Radio Control is a prime example. When I first began flying, there were tons of hobby shops locally. All had some form of helicopter section in them. Whether they were up to date and knowledgeable or not is another story.. But there were at least 20 hobby shops 20 years ago in my local. Now, and it isn't even one of the 20 that were there before, there is only 1. So I do all I can to support them.

But there are some things that you have to order, for various reasons. And for those, I do, do internet.. 

Sent from my Note8 using Tapatalk


----------



## jackpresley (Dec 19, 2017)

*Both*

I do both, too. Closest major town is San Antonio and there are three hobby stores there. Dibbles, HobbyTown, and ??? (can't remember). The last one is HO only, so I don't shop there.

Dibbles doesn't have Broadway Limited or Scale Trains, so they miss my business in the expensive loco category. 

I reward the guys that give me help. I just bought some stuff from Mike Fifer's place in Las Cruces because his videos have helped me out a lot since he does Kato N scale. Mike and Robin are just plain nice so I enjoy doing business with them when I can.

If the price difference isn't dramatic, I buy locally. I just picked up a Broadway Limited locomotive at HobbyTown for $220. Same thing was $205 online, but not with free shipping so I went for the instant gratification. Plus he put it on the test track for me.

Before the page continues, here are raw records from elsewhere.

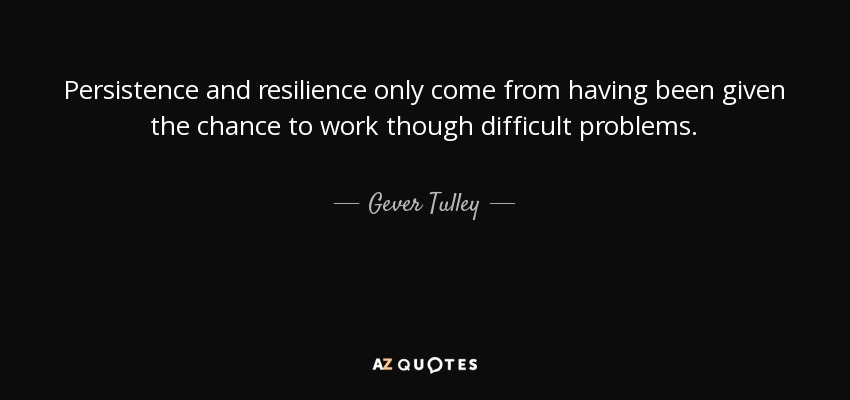 Resilience Quotes Fair Top 5 Quotesgever Tulley  Az Quotes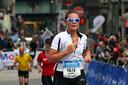 Triathlon1844.jpg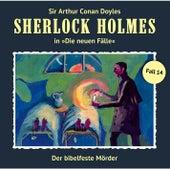 Die neuen Fälle - Fall 14: Der bibelfeste Mörder von Sherlock Holmes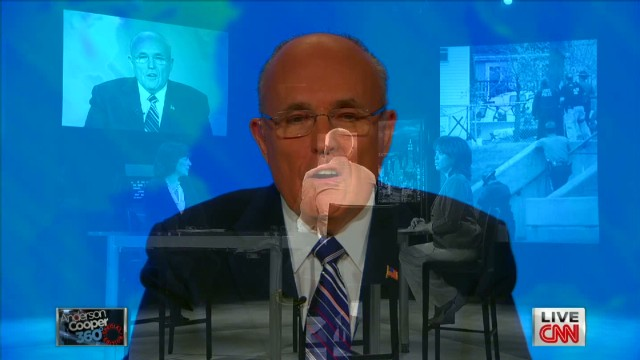 Giuliani: Friends' silence deadly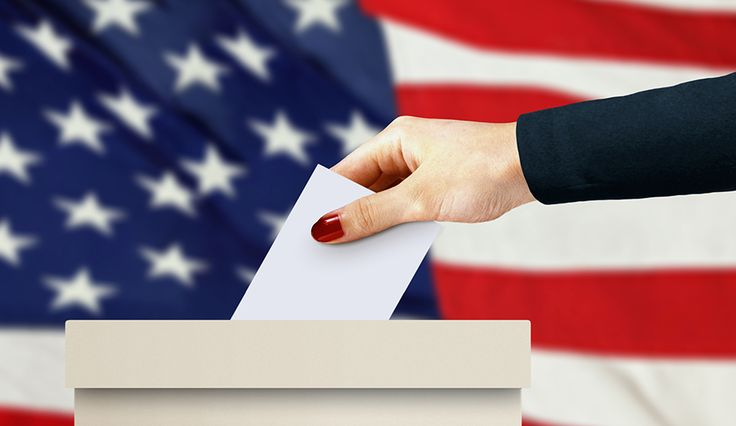 2016 Electoral Map Results: From Superdelegates To Faithless Electors, U.S. Elections Need Major Reform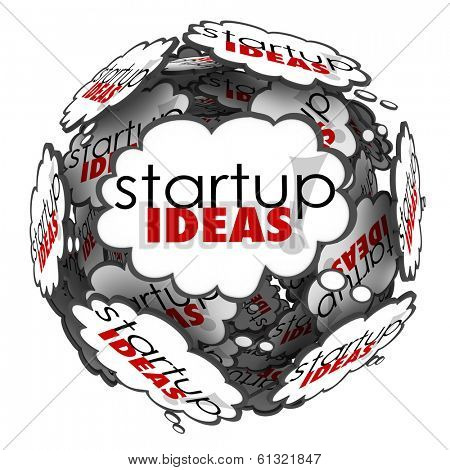 Startup Ideas Thought Clouds Brainstorming New Business Company
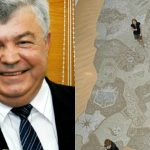 Foto: Colecţionarul Petru Costin a reuşit să aducă Moldova în Cartea Recordurilor Guiness! Iată ce minune a realizat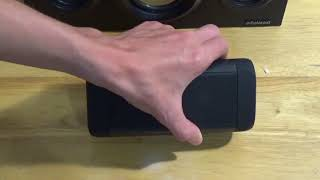 Cambridge Soundworks OontZ Angle 3 Ultra Review and Test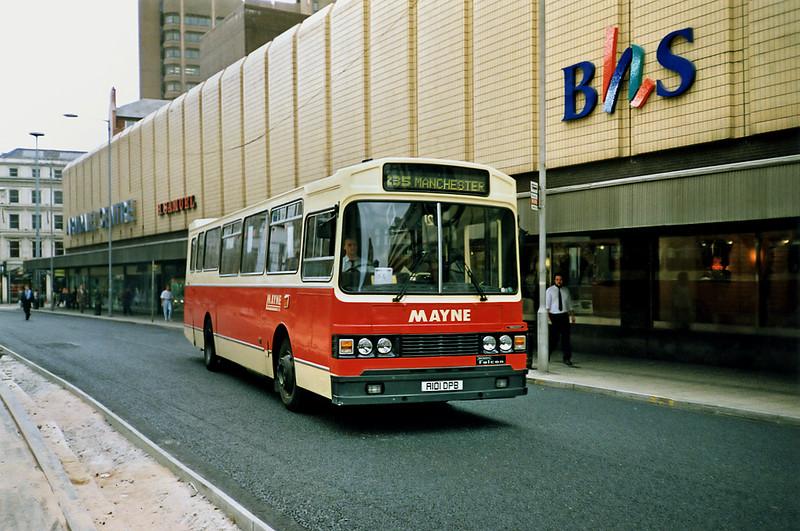 2 A101DPB, Manchester 12/9/1991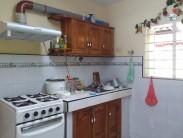Casa en Alturas de Lotería, Cotorro, La Habana 11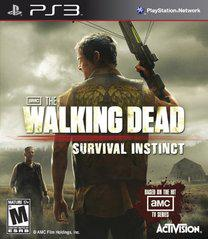 Walking Dead: Survival Instinct Playstation 3 Prices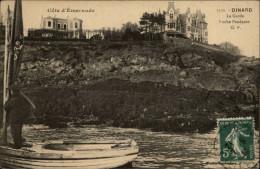 35 - DINARD - Roche Pendante - Villa - Dinard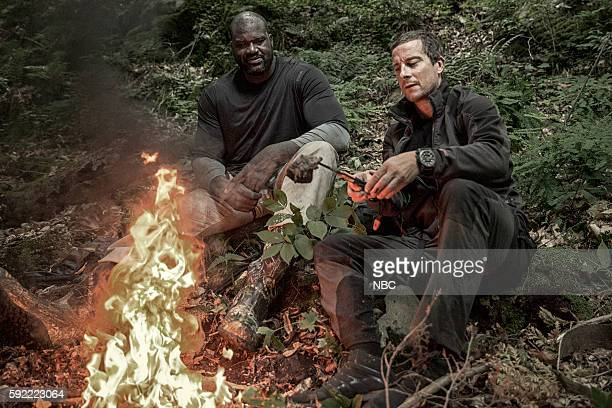 GRYLLS 'Shaquille O'Neal' Episode 307 Pictured Shaquille O'Neal Bear Grylls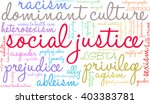social justice word cloud on a... | Shutterstock .eps vector #403383781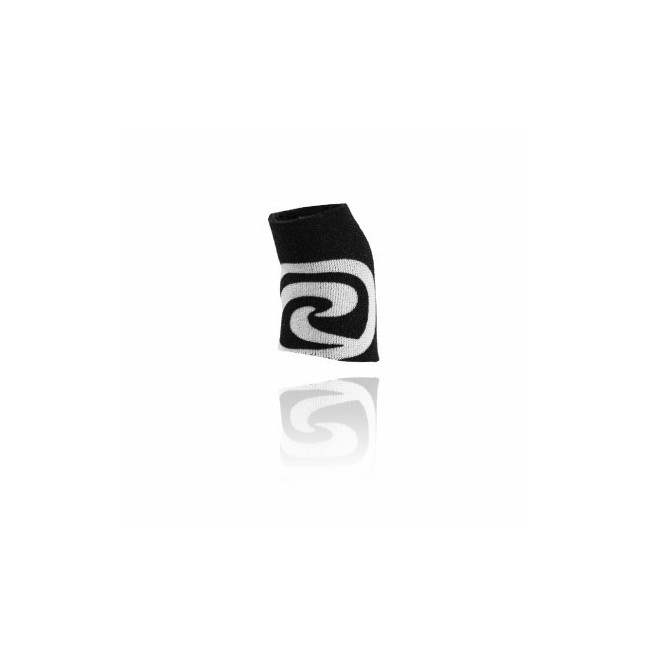 Rehband RX Thumb Pair _ Black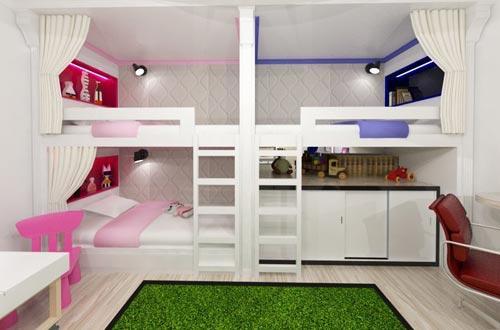 Компактная и просторная детская: три идеальных варианта (ФОТО)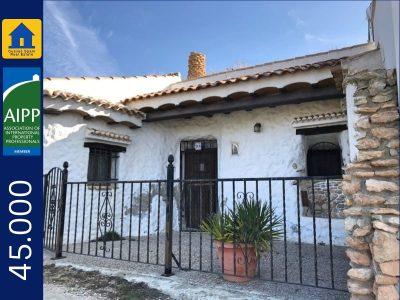 2 MH Luola-asunto myytävänä Huescar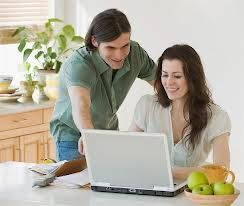 Same Day Loans Quite Way To Get Quick Cash Aid For Vital Needs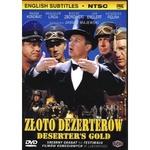 Deserter's Gold - Zloto Dezerterow DVD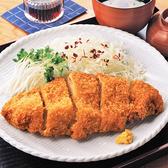 老爸ㄟ廚房.日式厚切豬排(120g/片,共六包)﹍愛食網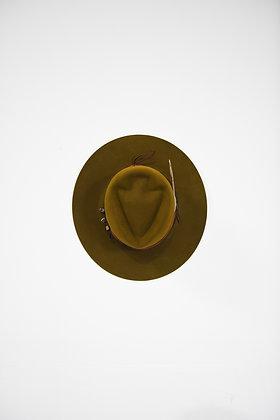 Hat 810 (Broken Arrow Series)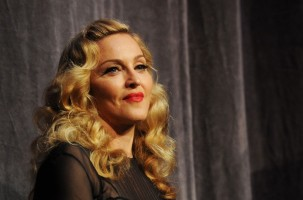Madonna at the Toronto International Film Festival - Red Carpet, 12 September 2011 - Update 3 (32)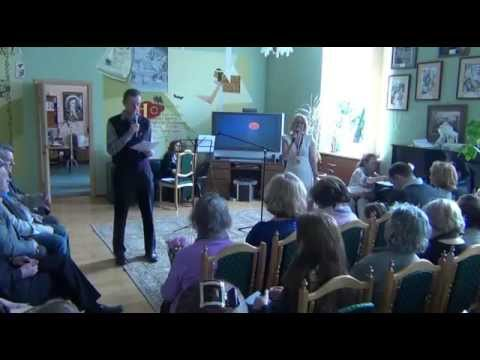 Юбилей Моссалита - 5 лет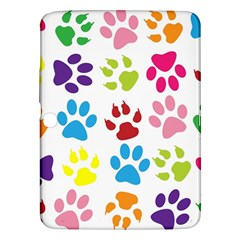 Paw Print Paw Prints Background Samsung Galaxy Tab 3 (10 1 ) P5200 Hardshell Case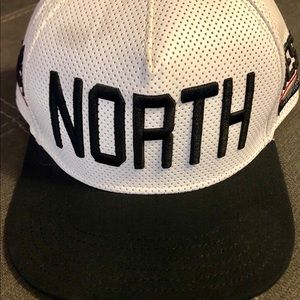 NSEW Faux Leather Hat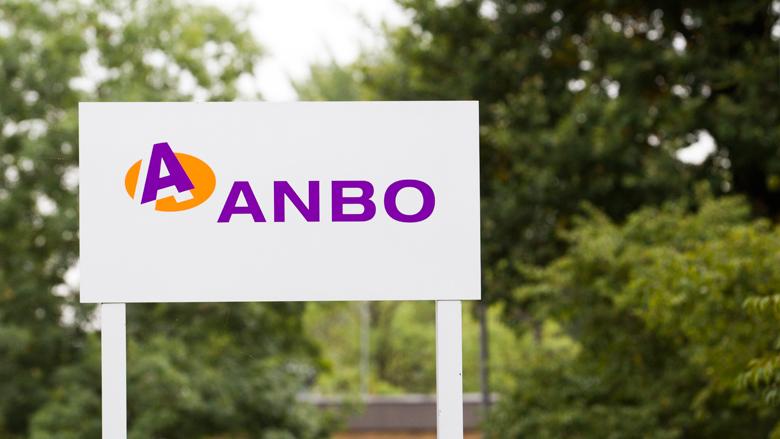 ANBO start petitie voor hervatten pensioenoverleg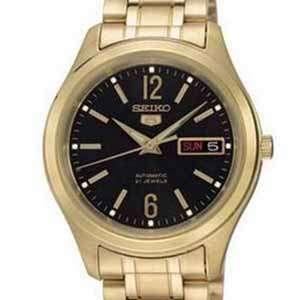 Seiko 5 Automatic Watch - SNKM60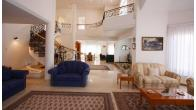 ekali - 4 bedroom house - Image 4/7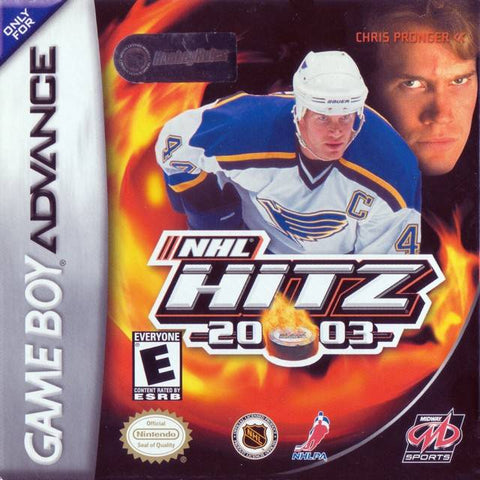 NHL Hitz 20-03 - Game Boy Advance [USED]
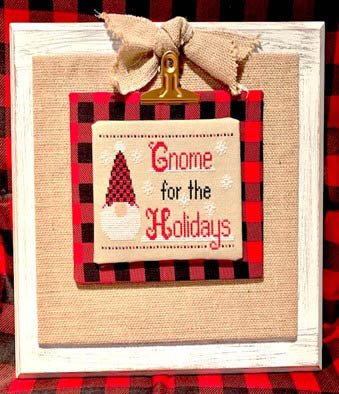 Pickle Barrel Designs ~ Gnome For The Holidays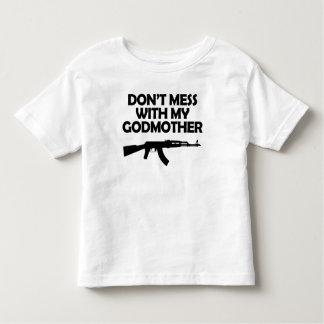 Não suje com minha madrinha t-shirts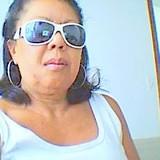 Familia anfitriona de Homestay Onice en Vitoria, Brazil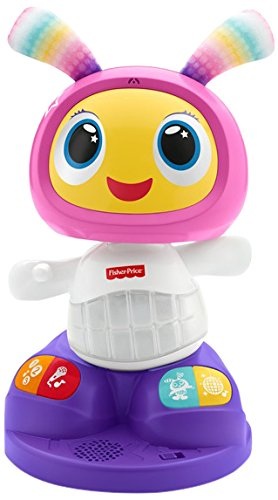 Fisher price laugh and learn kitchen kohls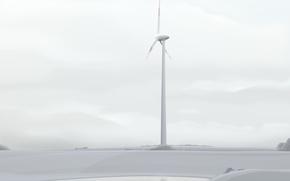 Wallpaper minimalism, vector, windmill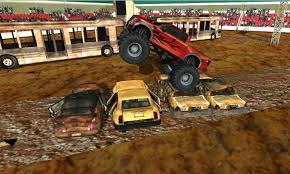 monster trucks jam games monster truck stunt rampage android apps on google play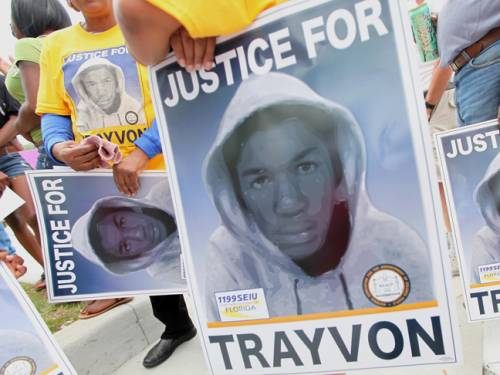 Teenager Trayvon Martin was killed by a neighbourhood watchman, who claims he was acting in self-defence. (Getty)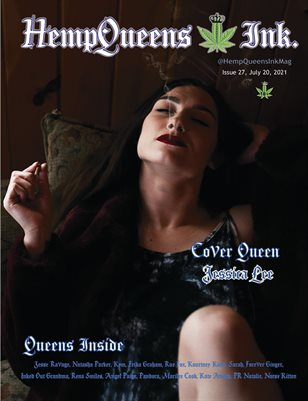 HempQueens Ink. Magazine ~ Issue 27 ~ Jessica Lee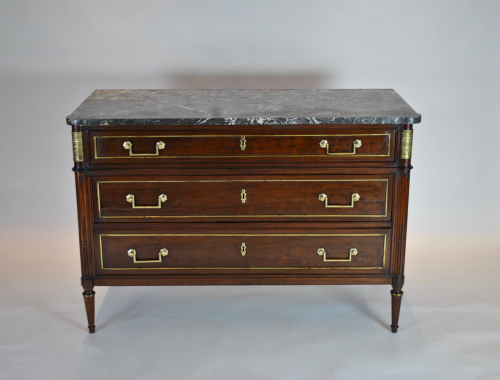 Directoire commode / chest of drawers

FiferHobby, Trainworld, ModelTrainStuff, HobbyLinc, Lombard and if I need Kato stuff not released here yet, then eBay (last resort).


----------



## Colorado1445 (Nov 11, 2017)

The Closest hobby shop to me is a 2 hour drive. It kills me, because that hobby shop is Caboose Hobbies. I tend to order online due to the fact I look for oddly specific equipment.


----------



## Ko Improbable (Mar 15, 2017)

I buy online far more often than not, because the two shops that are in the metro area are not *just* model railroading shops, and as such the model railroading section isn't all that diversely stocked. One of them has better selection than the other, but it still has to divide what space it has between G, O, HO, and N.
I do still go to each of them, for different reasons. I can order Evergreen or Plastruct styrene bits online, but the prices aren't that much better, and I have to pay shipping, then. One of the shops has tiny screws and drill bits.
Ultimately, though, I only make small purchases from them, when I have money for big purchases, because if I want something, the online retailers are likely to have it and the local shops aren't.


----------



## ebtnut (Mar 9, 2017)

Metro Washington DC once had a bunch of good model railroad shops in the region. One by one they all disappeared. Closest one today is Klein's in Hunt Valley north of Baltimore. The other is Mainline Hobbies in Blue Ridge Summit, PA. Klein's is about an hour drive, Mainline about an hour and a quarter. The default back-up is the Great Train Show at Timonium, MD. They have shows 3-4 times a year. I'll use mail order if there is no other option, but I've only done that once in the past ten years. It was e-bay for an out-of-production steam loco I needed for a kit bash.


----------



## RonthePirate (Sep 9, 2015)

I live in a smaller town in northern Arizona. No hobby shops here.
I have to go to Las Vegas, about 1 1/2 hours away if I want face contact.
If we want to combine a LHS trip with a small gaming trip, and a food pigout, we take a day and go.
Otherwise, it's usually Ebay for that needed switcher.


----------



## Fire21 (Mar 9, 2014)

Like a couple of you, my nearest hobby shop is 2 hours away, and they don't carry much train stuff, especially N-scale. But I mostly have what I need, so don't buy much online either.


----------



## Chet (Aug 15, 2014)

I have no hobby shops at all near me here in Montana. There is Jim's Junction in Billings about 150 miles away, but where I am with my layout, they never have anything in stock that I need. 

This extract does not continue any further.